Stored data format: resource machine <> storage

I want to note down the results of our discussion as I understand them in writing here to check if everyone is on the same page. Here is my understanding:

Storage types

Currently, we have four distinct types of storage:

Name Abstract interface Concrete structure Key type Value type
Commitment tree Cryptographic accumulator with membership proofs (see survey) Merkle tree (details tbd, @Moonchild was working on this) Merkle paths Field elements
Nullifier set Cryptographic accumulator with non-membership proofs Merkle tree (details tbd) Merkle paths Field elements
Hierarchical index Tree (see below) Chained HashSets Tree paths Field elements (keys in the blob store)
Blob store Key-value store with deletion criteria Key-value store with deletion criteria Field elements (variable-length byte array, deletion criterion) tuples

Deletion criteria

Deletion criteria are in principle arbitrary predicates. In practice, for now, we will only allow the following specific options (which are efficiently computable):

  • delete after block #n
  • delete after timestamp #t
  • delete after signature from identity #i over data #d
  • delete after either predicate #p1 or predicate #p2 (e.g. delete after block #n OR signature)
  • store forever

In particular, “delete after signature” should allow for a kind of programmable data availability handoff, where a transaction can request that validators store the results immediately, then delete them as soon as a selected third-party has stored them and signed to attest to this.

Hierarchical index

The hierarchical index, conceptually, is a tree:

The Tree interface provides the ability to:

  • efficiently query all children of a particular path (a single node, if the path is full)
    e.g. pets/canine/husky in the above example, returning Huskers,Catky
  • prove the aforementioned query

The tree is constructed from resource sub-kinds:

  • Let R be a resource
  • Let R_{label} be interpreted as an array [l_1, l_2, l_3, ...].
  • Let R_{subkind\ k}, the sub-kind k of R, be hash(R_{logic}, l_i).

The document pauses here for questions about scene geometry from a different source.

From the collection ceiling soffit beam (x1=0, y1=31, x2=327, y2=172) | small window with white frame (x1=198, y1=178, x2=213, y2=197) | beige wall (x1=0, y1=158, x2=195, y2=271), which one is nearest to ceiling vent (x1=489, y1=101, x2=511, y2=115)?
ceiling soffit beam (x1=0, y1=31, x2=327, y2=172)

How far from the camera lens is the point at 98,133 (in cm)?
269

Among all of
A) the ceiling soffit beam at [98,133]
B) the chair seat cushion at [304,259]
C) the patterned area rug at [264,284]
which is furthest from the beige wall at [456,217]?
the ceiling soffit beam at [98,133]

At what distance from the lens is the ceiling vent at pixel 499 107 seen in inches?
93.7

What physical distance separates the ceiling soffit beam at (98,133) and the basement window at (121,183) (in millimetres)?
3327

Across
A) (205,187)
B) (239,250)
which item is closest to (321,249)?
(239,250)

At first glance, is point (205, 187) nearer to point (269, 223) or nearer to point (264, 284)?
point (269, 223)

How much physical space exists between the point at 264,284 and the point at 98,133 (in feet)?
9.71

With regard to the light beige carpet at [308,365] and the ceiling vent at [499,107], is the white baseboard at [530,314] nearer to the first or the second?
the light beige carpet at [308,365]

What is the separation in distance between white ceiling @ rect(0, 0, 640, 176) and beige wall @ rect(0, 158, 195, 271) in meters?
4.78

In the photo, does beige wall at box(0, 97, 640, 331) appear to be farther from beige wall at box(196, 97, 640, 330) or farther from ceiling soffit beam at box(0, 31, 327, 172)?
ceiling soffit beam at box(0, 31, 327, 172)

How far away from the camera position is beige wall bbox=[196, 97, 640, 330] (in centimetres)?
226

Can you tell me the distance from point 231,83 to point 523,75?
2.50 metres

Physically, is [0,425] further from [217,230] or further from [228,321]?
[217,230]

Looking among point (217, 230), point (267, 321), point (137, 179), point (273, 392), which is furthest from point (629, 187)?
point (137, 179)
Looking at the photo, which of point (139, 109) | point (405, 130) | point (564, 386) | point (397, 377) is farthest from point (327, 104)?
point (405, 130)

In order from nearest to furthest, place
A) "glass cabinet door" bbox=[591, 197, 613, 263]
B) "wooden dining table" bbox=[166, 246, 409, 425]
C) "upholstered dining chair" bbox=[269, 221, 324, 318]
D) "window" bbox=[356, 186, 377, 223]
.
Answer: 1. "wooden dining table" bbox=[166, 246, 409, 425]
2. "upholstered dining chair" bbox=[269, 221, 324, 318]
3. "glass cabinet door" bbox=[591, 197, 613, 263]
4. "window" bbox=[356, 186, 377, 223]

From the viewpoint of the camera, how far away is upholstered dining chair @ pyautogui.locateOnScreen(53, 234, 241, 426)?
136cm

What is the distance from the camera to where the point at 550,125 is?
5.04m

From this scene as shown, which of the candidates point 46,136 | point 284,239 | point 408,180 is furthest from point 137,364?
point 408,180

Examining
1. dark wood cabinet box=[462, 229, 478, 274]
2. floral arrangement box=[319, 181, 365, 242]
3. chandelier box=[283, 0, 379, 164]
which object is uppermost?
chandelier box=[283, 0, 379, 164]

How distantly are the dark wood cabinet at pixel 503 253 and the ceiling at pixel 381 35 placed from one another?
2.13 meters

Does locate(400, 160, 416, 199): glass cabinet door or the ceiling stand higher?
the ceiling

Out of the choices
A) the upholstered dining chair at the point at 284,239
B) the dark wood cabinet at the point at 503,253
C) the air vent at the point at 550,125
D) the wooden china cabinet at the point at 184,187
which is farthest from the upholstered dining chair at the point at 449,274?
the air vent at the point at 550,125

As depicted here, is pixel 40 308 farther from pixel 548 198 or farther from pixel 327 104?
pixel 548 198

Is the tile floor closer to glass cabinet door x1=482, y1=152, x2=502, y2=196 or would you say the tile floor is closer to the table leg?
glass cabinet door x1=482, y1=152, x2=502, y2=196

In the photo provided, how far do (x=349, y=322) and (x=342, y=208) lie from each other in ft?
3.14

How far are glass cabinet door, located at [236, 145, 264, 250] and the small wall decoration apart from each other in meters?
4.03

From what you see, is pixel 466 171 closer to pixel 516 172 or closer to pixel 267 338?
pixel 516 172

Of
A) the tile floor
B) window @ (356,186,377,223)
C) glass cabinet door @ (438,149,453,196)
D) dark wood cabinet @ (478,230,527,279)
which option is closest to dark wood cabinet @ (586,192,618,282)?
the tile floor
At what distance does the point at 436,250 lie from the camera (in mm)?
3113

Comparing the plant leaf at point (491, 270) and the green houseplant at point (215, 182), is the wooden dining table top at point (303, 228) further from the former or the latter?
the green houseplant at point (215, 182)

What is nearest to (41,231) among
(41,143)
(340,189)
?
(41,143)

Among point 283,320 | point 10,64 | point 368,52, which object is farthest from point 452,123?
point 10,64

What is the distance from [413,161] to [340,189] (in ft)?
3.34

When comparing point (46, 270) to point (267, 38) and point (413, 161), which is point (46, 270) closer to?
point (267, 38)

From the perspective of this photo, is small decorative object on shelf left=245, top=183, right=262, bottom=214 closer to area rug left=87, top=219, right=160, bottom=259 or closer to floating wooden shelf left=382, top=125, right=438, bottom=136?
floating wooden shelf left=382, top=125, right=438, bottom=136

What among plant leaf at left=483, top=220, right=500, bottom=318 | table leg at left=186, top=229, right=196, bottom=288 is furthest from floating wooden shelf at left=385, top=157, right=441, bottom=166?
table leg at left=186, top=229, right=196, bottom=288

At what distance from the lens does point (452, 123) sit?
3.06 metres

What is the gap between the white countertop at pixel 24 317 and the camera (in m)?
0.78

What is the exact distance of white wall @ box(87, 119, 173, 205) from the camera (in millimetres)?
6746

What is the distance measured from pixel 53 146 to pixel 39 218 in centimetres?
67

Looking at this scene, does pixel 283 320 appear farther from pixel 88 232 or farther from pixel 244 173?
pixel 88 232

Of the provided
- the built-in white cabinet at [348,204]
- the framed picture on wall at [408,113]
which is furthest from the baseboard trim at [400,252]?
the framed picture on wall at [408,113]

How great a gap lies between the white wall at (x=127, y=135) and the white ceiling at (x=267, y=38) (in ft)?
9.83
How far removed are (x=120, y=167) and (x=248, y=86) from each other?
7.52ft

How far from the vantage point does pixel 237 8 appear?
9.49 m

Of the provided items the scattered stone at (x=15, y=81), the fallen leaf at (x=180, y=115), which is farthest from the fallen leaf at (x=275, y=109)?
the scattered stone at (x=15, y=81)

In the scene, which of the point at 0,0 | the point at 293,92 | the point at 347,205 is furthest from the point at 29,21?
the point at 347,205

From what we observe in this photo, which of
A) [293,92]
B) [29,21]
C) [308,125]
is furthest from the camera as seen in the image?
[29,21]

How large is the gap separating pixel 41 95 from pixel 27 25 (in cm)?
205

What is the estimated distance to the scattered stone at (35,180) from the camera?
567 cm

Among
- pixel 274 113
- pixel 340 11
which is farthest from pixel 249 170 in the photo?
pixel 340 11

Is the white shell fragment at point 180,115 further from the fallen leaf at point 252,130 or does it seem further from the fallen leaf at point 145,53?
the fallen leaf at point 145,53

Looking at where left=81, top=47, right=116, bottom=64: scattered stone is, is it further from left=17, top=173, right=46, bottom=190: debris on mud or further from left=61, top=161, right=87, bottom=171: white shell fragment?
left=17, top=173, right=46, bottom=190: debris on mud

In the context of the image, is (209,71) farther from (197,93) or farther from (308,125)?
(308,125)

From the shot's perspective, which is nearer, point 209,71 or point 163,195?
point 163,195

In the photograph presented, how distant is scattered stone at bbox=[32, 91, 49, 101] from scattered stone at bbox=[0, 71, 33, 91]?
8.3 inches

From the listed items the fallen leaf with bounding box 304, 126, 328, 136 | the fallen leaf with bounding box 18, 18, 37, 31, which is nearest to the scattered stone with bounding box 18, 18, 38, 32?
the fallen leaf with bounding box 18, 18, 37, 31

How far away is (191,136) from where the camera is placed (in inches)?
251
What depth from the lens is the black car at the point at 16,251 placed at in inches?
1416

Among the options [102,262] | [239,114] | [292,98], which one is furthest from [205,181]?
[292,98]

Only the leaves of the tree refer to actual resources; all of the intermediary nodes are constructed from these sub-kinds. In the example above, say, Huskers is a resource with label ["pets","canine","husky","huskers"].

Permissions for writing to this hierarchical index are then enforced by the resource logics, so no additional permissioning structure is necessary.

Resource machine interface

The transaction type includes the following storage-related instructions to the execution engine:

  • commitments to add to the commitment tree
  • nullifiers to add to the nullifier set
  • paths to add and remove from the hierarchical index (which will correspond to resources in the transaction)
  • blobs and associated deletion criteria to add to the blob store

The execution engine then acts on these instructions.

Garbage collection

The blob store is automatically garbage-collected at a configurable epoch length based on indices for:

  • timestamp-based expiry
  • block height-based expiry
  • signature-based expiry
    • we may need to have these signatures submitted in transactions, but hopefully these transactions can be free (only ones which delete a currently stored blob are accepted, which should be sufficient anti-DoS?)

@isheff I recall that you had some points about garbage collection of the hierarchical index and blob store in a related way, but I don’t remember the plan well enough to write it down. Would you be able to?

1 Like